I’m a guy who works, who isn’t rich, and works hard for his money. I’m a soldier. I’m in the US Army and I love my life and job. I’m a faithful spouse, a fun guy, and would probably have a career in music if I were still home in Nashville. I consider myself pretty religious except that is what starts my seemingly conflicting views: I’ve been having a problem with church.
As of lately I’ve noticed church has become a Country Club mentality.
By that I mean you have to be a certain standard, a certain level, have a particular attitude to be ‘better’ than other Churches and other denominations. We grow by ‘collecting’ members- not by equipping them for ministry and having THEM bring people into the Church. We want people like us, that do as we do, so we can talk about the same thing over a cup of coffee on Sundays. We do not volunteer because that gets in the way. We expect service instead of actually trying to serve.

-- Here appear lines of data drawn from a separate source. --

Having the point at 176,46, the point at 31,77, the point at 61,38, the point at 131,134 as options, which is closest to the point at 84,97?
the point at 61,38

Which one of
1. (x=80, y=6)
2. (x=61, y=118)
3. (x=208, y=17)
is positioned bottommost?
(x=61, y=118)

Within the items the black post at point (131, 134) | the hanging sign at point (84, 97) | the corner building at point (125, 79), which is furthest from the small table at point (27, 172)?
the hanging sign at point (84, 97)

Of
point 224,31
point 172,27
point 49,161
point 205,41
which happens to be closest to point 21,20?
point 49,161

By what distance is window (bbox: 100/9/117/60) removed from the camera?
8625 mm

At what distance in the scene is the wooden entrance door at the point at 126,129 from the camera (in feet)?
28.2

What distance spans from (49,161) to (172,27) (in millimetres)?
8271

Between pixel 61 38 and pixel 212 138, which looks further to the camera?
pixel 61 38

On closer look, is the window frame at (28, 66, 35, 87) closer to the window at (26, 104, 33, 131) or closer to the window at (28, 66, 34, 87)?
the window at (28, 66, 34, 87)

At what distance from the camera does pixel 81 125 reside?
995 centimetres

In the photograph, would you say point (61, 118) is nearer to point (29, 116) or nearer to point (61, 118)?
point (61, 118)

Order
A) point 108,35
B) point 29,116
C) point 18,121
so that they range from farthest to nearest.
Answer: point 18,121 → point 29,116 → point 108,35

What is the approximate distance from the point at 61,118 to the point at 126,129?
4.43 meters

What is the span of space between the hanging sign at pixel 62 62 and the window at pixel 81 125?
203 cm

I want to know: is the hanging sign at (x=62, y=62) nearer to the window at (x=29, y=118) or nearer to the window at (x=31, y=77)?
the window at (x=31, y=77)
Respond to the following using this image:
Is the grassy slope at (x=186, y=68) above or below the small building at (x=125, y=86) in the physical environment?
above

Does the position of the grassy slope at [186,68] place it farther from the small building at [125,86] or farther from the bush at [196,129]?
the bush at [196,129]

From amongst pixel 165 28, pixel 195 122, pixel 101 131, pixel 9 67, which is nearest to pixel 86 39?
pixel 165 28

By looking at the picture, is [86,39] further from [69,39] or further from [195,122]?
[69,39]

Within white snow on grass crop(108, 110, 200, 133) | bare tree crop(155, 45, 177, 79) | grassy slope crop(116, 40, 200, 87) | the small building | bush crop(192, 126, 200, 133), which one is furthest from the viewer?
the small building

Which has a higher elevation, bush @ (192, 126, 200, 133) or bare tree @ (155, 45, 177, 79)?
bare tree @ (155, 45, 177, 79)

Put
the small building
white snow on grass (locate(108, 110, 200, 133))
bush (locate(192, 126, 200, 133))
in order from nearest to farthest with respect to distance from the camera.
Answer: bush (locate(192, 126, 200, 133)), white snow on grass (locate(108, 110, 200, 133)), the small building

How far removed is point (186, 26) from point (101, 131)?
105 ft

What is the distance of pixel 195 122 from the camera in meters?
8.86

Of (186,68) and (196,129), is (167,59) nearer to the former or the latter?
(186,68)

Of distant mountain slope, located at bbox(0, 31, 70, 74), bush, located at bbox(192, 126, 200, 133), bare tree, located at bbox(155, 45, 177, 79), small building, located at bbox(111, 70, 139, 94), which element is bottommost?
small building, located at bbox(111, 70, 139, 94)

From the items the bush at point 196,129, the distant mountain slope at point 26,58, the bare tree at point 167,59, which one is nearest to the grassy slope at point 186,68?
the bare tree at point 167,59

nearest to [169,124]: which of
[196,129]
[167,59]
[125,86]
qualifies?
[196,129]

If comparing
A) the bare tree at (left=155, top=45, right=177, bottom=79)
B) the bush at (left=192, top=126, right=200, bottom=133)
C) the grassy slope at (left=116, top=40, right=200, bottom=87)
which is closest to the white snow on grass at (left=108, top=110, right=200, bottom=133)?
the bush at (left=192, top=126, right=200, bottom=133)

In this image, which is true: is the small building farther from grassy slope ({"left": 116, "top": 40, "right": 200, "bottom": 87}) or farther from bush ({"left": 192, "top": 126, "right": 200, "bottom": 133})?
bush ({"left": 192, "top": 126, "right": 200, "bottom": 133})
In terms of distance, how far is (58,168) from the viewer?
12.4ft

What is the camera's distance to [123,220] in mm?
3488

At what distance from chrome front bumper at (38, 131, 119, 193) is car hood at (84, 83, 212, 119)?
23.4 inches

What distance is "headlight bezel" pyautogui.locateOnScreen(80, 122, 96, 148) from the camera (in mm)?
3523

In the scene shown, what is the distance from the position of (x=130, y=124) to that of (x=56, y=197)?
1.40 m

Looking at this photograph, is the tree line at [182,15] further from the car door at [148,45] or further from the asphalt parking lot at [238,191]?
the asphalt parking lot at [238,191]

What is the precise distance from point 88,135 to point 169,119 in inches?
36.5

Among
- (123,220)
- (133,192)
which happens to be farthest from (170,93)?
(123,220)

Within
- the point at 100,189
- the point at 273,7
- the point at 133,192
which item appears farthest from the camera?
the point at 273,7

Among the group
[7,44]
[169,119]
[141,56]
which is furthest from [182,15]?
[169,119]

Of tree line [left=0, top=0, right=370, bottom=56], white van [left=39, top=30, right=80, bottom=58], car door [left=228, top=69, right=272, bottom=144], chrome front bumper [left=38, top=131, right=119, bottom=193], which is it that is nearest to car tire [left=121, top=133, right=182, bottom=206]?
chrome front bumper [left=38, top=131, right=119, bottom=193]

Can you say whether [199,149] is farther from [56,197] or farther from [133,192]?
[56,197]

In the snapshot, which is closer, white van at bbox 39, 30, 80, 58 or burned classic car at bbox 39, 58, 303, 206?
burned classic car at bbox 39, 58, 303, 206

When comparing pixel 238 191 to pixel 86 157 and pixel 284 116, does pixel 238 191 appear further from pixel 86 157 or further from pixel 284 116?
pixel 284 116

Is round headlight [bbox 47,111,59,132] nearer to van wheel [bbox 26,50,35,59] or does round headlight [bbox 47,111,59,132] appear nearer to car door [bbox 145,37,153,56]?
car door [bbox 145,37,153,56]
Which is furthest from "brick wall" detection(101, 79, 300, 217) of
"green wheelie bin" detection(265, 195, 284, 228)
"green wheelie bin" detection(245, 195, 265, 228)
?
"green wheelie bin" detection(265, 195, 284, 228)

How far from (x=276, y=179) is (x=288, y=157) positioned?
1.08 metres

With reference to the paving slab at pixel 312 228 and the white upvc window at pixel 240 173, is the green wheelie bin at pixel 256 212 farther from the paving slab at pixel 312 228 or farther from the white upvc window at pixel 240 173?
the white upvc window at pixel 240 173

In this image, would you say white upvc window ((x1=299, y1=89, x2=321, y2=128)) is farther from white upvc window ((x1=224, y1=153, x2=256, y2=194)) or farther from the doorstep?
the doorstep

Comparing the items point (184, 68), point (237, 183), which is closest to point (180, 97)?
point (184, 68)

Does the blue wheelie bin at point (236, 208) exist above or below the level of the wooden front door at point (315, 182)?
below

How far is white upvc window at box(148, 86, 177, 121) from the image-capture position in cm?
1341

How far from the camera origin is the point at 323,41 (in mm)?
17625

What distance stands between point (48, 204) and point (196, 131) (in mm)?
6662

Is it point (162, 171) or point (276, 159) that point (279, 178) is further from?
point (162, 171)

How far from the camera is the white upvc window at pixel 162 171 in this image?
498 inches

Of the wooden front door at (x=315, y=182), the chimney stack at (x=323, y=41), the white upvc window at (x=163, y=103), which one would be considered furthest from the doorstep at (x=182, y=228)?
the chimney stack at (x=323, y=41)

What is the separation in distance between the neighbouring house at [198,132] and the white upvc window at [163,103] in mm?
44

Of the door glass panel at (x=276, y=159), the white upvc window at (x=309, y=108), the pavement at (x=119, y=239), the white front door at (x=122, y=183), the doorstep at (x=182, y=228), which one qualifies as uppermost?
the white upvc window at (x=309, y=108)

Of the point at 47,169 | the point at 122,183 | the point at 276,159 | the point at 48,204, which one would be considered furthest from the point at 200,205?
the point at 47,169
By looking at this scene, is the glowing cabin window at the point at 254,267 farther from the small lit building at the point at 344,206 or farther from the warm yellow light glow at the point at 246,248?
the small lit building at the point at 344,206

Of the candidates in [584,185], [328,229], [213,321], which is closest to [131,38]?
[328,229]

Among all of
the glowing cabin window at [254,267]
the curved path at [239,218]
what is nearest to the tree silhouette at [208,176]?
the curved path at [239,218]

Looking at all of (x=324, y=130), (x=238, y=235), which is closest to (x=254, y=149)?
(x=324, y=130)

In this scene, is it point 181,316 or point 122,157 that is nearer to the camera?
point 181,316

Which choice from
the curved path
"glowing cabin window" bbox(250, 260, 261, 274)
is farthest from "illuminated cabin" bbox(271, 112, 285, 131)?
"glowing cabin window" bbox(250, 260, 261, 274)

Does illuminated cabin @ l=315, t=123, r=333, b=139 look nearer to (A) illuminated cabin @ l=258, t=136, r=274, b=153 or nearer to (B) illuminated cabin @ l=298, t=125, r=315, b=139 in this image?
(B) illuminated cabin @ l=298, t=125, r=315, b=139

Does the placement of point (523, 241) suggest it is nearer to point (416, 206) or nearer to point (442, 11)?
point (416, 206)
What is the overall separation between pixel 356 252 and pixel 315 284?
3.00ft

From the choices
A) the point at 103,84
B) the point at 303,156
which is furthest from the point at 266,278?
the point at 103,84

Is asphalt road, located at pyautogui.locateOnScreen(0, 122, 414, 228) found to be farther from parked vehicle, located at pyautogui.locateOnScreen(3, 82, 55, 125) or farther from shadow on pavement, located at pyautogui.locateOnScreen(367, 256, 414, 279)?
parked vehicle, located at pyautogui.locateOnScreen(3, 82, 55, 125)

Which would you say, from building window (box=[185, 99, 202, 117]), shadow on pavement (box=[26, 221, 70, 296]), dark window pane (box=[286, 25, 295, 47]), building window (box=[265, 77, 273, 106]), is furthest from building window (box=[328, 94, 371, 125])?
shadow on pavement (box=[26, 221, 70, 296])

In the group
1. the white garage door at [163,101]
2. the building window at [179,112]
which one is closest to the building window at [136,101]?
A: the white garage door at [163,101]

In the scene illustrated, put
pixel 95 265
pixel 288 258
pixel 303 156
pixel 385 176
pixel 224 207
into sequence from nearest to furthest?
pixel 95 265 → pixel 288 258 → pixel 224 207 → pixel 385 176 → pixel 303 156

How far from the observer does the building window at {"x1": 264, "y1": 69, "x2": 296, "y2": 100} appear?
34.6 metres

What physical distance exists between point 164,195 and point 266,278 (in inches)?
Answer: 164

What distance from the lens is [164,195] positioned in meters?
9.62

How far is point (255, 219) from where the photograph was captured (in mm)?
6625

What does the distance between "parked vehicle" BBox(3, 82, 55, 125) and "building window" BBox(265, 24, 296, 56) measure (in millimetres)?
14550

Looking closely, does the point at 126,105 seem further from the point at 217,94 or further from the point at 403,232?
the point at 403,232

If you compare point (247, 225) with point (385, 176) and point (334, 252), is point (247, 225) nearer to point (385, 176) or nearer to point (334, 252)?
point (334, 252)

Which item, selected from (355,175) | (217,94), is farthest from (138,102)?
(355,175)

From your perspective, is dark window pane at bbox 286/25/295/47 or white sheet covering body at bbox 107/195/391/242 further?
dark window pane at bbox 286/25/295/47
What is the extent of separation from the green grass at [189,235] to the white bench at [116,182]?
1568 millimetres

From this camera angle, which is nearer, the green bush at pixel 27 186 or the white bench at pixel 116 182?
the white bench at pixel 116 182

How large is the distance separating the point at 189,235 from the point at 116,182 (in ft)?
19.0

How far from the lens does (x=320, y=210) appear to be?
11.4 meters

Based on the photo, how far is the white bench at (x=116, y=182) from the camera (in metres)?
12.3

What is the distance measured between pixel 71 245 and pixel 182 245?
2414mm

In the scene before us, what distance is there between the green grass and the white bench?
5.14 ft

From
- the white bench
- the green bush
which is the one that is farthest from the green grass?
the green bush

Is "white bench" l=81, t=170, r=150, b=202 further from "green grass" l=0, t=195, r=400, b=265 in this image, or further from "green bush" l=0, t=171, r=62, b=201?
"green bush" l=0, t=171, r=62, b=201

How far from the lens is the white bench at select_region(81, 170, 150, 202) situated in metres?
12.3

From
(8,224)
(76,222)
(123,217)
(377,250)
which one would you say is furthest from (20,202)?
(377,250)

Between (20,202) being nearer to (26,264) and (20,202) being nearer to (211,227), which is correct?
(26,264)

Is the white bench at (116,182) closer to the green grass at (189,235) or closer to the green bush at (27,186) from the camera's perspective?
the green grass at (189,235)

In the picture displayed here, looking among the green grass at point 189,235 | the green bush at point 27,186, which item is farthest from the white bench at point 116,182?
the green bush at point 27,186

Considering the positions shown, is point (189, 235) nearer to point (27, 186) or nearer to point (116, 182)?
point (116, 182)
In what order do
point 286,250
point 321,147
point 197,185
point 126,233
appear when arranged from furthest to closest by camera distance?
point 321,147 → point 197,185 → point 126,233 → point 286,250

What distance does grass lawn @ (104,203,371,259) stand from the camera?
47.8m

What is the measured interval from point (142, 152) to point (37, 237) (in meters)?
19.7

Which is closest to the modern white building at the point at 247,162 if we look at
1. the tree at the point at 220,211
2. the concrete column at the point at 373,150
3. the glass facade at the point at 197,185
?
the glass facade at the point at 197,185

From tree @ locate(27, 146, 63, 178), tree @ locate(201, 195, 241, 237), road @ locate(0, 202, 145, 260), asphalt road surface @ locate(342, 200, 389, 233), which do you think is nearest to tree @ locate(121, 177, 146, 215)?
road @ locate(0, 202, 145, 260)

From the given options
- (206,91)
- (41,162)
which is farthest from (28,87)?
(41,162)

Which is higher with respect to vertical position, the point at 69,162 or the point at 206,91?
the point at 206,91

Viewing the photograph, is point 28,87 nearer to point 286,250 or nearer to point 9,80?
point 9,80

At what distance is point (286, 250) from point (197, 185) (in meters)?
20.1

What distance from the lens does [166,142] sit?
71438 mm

My biggest realization was when I visited a local “big church” and the pastor preached for 30 mins on what love is— by starting out “Love is NOT tolerant!” Through a masterful storytelling of “Little Johnny” and “Little Susie” stories I learned about “love” (or a version of it). At the end of the sermon it hit me: no scripture was read! I had spent the last 30 mins listening to opinion, and most of that I completely disagreed with. It sounded good though! The congregation loved the stories and the non-challenging message with no call to change themselves. It was a weird cycle of self-reassurance and back-patting.
At this time I also realized that I would be embarrassed to bring my friends, some people who don’t go to church, to this church. When I placed myself in their shoes I felt hated for not being ‘good’ enough. In fact, I’m probably not “spiritual enough” for these people either.
I no longer want to go to church. I don’t like to go to church. Will my time be better spent at home? Does this make me less of a believer; does this diminish my faith?
What I believe (as is found in Matt, Mark, Luke and John of the Bible): Jesus wouldn’t be good enough for this church. He hung out with gamblers, thieves, drunks, prostitutes (or today: drug users, tran-sexuals, and of course drunks, gluttons, and prostitutes). In the scripture Jesus was judged for the company he kept by religious leaders! But who today in the church will reach out to those who need help?
I believe the “Church” should not be a sanctuary for self-assured “Saints”, but a hospital for sinners– those broken and needing help. If you have been abused, divorced, drank yourself under the table, had a hit of something to help you forget, have struggled with sexual secrets, been judged or just are plain ‘ol freakin’ tired– this blog is for you.
I may list my frustrations, but I will also list my encouragements. I’ll be honest about myself. I believe those who honestly search for truth will find it.
If you believe in hope, if you need spiritual hope then read with me. If you believe in God, but aren’t sure about anything in life, anything spiritual, and want some encouragement then read with me. If you don’t believe in God and want to see what a non-crazy working-man guy with faith does day to day, read with me.
Please: open discussion, no name calling.
Eventually I will close with a witty quote involving spiritual truths. But for now, a verse that has guided me well over the years.
Psalm 118:5
“In my anguish I cried out to the Lord and He answered by setting me free.”